Trinamool MP Derek O'Brien hit back by tweeting the dictionary definition of the word 'dignity' and saying "you can(not) teach lumpens to be dignified".
"dignity (noun) The state or quality of being worthy of honour and respect. You can't teach 'dignity'. Nor can you teach lumpens to be dignified. Here is a one-min video of what exactly happened today. Including the dignified response by Mamata Banerjee," Mr O'Brien said.
The chants that greeted Ms Banerjee this evening were a sobering reminder of the vicious election rhetoric that has dominated Bengal politics since the 2019 Lok Sabha election - when the "Jai Shri Ram" chant routinely used by BJP supporters to taunt Trinamool leaders, including Ms Banerjee.
Faced with that heckling, she lost her temper twice in the space of a few days and, the second time, charged at the people, calling them "criminals", "outsiders" and worse.
In June Ms Banerjee said that while respect slogans invoking Lord Ram, she had a problem with the BJP using them in a "misconceived manner by way of mixing religion with politics".
Although today was billed as a celebration of Netaji and his legacy, it rapidly devolved into a bitter squabble over who better honours the legendary figure.
Earlier, hours before the Prime Minister was due to land in Kolkata, Ms Banerjee attacked the centre for failing to declare the day a national holiday and build a memorial for Netaji.
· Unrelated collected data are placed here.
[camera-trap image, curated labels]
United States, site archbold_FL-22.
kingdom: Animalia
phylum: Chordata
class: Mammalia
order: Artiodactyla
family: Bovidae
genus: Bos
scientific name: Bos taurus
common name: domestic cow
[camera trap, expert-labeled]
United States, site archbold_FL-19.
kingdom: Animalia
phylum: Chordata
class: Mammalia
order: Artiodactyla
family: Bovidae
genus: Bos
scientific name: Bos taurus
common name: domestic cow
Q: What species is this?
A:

She also criticised the centre for calling today 'Parakram Diwas', instead of 'Deshnayak Diwas' as her government requested.
The Trinamool remains confident of winning re-election, but many believe the party faces an uphill struggle after a wave of leaders jumped ship to the BJP, starting with Suvendu Adhikari.
The ruling party, however, has brushed off these setbacks, comparing the Trinamool to an ocean and saying "a couple of mugs of water taken out of it make no difference".